### [Data listing]

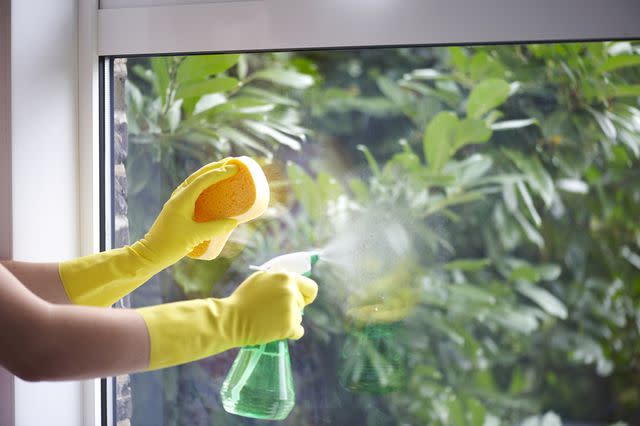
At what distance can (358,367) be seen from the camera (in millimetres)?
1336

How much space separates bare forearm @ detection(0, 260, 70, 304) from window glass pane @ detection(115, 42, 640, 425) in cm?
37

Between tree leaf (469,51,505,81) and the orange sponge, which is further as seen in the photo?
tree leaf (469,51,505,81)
--
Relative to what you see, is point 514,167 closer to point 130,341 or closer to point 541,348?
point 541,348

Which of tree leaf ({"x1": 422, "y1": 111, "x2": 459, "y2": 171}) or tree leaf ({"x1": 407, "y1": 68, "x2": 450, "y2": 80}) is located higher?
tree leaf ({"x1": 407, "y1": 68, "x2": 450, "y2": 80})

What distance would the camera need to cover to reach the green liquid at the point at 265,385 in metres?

### [Objective]
Copy out again the lines from the one with "Which of tree" up to and including the one with "What distance would", unchanged.

### [Exercise response]
Which of tree leaf ({"x1": 422, "y1": 111, "x2": 459, "y2": 171}) or tree leaf ({"x1": 407, "y1": 68, "x2": 450, "y2": 80}) is located higher?
tree leaf ({"x1": 407, "y1": 68, "x2": 450, "y2": 80})

What distance would the camera need to cover to reach the green liquid at the point at 265,385 in metres?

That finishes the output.